--- Start of Input data ---
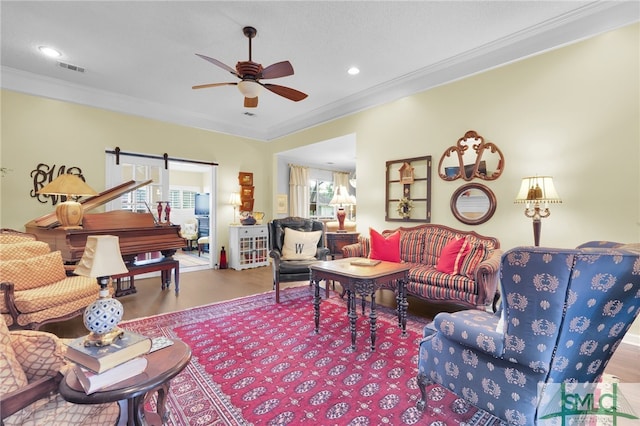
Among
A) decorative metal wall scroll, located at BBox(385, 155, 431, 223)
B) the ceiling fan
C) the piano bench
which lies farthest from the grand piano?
decorative metal wall scroll, located at BBox(385, 155, 431, 223)

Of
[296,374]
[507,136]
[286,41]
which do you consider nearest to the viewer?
[296,374]

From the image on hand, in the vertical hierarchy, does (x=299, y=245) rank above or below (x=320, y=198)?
below

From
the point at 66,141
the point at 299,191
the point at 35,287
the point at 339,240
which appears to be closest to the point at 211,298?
the point at 35,287

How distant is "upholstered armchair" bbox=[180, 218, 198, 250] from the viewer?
8.31 meters

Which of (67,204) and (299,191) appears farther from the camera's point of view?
(299,191)

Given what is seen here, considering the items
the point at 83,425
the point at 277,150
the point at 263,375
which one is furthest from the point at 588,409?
the point at 277,150

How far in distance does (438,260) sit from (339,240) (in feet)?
5.73

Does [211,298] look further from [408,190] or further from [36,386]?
[408,190]

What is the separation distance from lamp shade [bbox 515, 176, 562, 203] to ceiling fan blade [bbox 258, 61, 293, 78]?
2.60 m

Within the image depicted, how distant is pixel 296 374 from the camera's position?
2135 millimetres

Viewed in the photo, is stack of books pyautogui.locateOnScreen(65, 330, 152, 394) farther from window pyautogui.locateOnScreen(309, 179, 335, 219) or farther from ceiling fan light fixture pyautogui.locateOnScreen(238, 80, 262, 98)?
window pyautogui.locateOnScreen(309, 179, 335, 219)

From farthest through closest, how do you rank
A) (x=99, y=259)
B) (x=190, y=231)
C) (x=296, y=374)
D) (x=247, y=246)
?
(x=190, y=231) < (x=247, y=246) < (x=296, y=374) < (x=99, y=259)

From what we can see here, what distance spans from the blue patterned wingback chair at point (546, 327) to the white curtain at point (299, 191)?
6542mm

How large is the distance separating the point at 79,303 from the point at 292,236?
7.94 feet
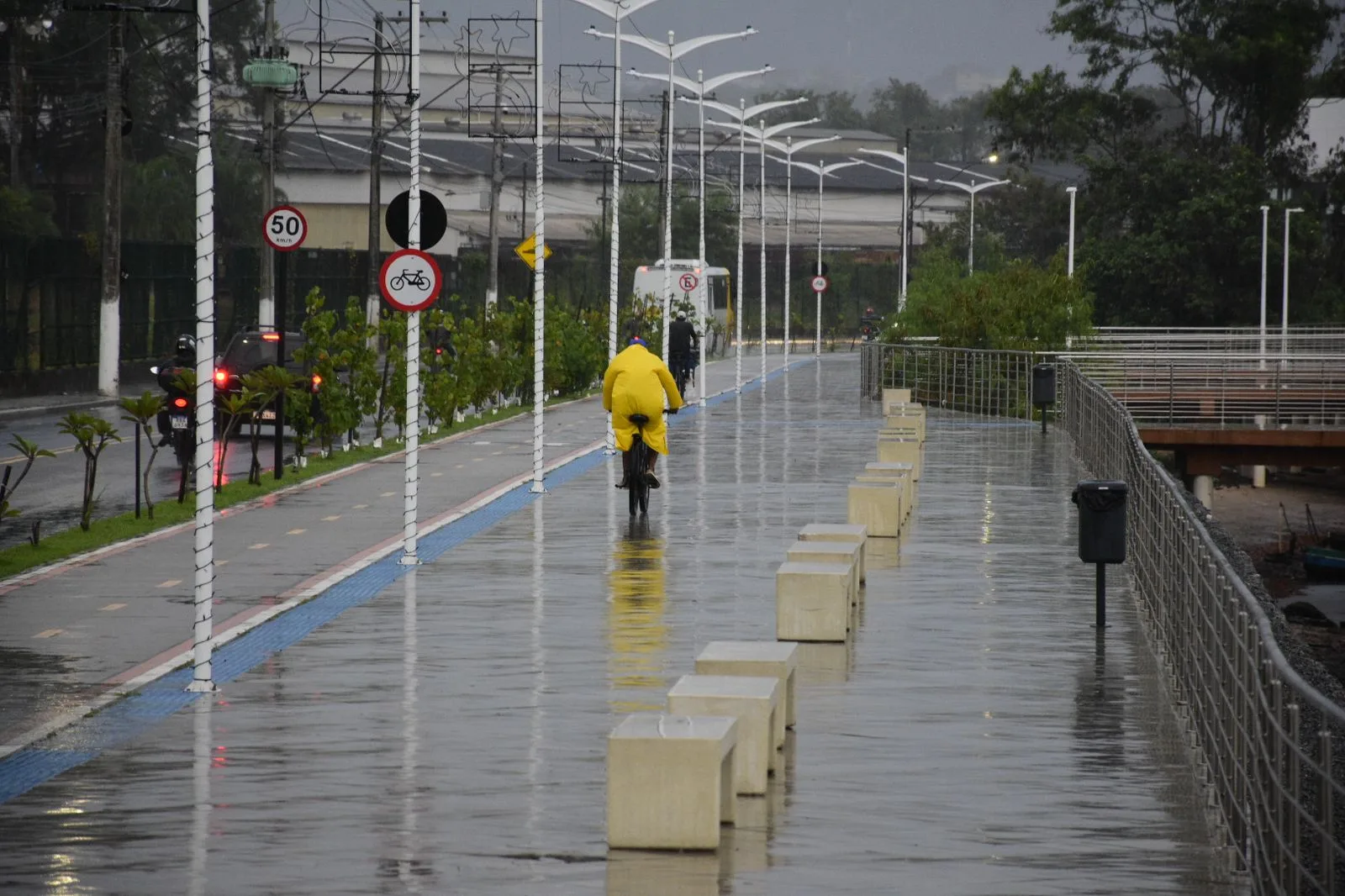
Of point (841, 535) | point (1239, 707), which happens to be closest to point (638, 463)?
point (841, 535)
--- End of Input data ---
What to work on: Write out the lines again, starting with the one that contains "From the image" and ending with the last line, but swap "ceiling fan" for "overhead fan" and change nothing else. Leave the pictures out.

Written solution:
From the image on hand, in the vertical hierarchy, does (x=299, y=245) rank above or below (x=320, y=198)?
below

From
the point at 66,141
the point at 299,191
the point at 35,287
the point at 339,240
which appears to be closest to the point at 211,298?
the point at 35,287

How distant is "upholstered armchair" bbox=[180, 218, 198, 250] from the viewer?
8.31 meters

Which of (67,204) and (299,191) appears farther from the camera's point of view?
(299,191)

Given what is seen here, considering the items
the point at 83,425
the point at 277,150
the point at 263,375
which one is furthest from the point at 588,409?
the point at 277,150

How far in distance does (438,260) sit from (339,240) (in feet)?
5.73

Does [211,298] look further from [408,190] or further from [36,386]?
[408,190]

What is the separation distance from lamp shade [bbox 515, 176, 562, 203] to overhead fan blade [bbox 258, 61, 293, 78]?
2.60 m

Within the image depicted, how distant is pixel 296 374 from the camera's position?
2135 millimetres

Viewed in the photo, is stack of books pyautogui.locateOnScreen(65, 330, 152, 394) farther from window pyautogui.locateOnScreen(309, 179, 335, 219) or farther from overhead fan light fixture pyautogui.locateOnScreen(238, 80, 262, 98)?
window pyautogui.locateOnScreen(309, 179, 335, 219)

From farthest through closest, how do you rank
A) (x=99, y=259)
B) (x=190, y=231)
C) (x=296, y=374)
D) (x=247, y=246)
?
(x=190, y=231) < (x=247, y=246) < (x=296, y=374) < (x=99, y=259)

From what we can see here, what distance spans from the blue patterned wingback chair at point (546, 327) to the white curtain at point (299, 191)?
6542mm

How large is the distance separating the point at 79,303 from the point at 292,236?
7.94 feet
Of point (841, 535) | point (1239, 707), which happens to be closest to point (638, 463)?
point (841, 535)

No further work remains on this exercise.